Deine Aufgabe:
Kannst du im gesamten Material „reading order“ gegen „row order“ tauschen und alles Übrige unverändert wiedergeben, die Bilder dabei aber weglassen?

Gezeigte Daten:
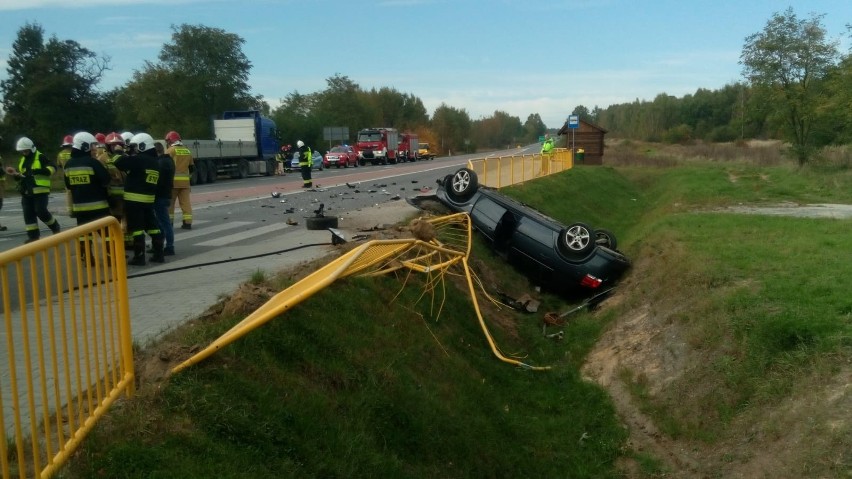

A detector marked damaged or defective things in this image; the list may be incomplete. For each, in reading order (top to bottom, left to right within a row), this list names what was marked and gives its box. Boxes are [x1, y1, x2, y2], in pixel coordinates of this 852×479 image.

detached car wheel [446, 168, 480, 202]
overturned black car [412, 169, 632, 296]
detached car wheel [560, 224, 592, 258]
detached car wheel [596, 230, 616, 251]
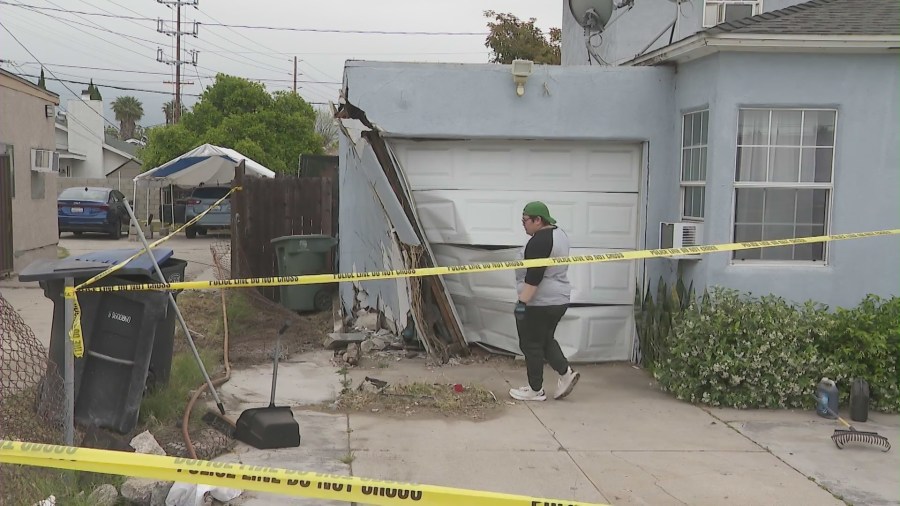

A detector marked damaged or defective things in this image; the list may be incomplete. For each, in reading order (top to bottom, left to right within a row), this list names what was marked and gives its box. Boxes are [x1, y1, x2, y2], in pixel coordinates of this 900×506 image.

damaged garage wall [338, 130, 418, 336]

Erwartete Antwort:
A detector marked damaged or defective things in this image; the list may be incomplete. For each, in row order (top to bottom, left to right within a row), this list names what was marked and gives its box. Boxes are [x1, y1, x2, y2], in pixel coordinates of this 852×479 image.

detached car wheel [446, 168, 480, 202]
overturned black car [412, 169, 632, 296]
detached car wheel [560, 224, 592, 258]
detached car wheel [596, 230, 616, 251]

A detector marked damaged or defective things in this image; the list may be incomplete. For each, in row order (top to bottom, left to right within a row), this list names what was marked and gives its box. Boxes are [x1, y1, x2, y2], in pixel coordinates of this 900×506 image.

damaged garage wall [338, 130, 418, 336]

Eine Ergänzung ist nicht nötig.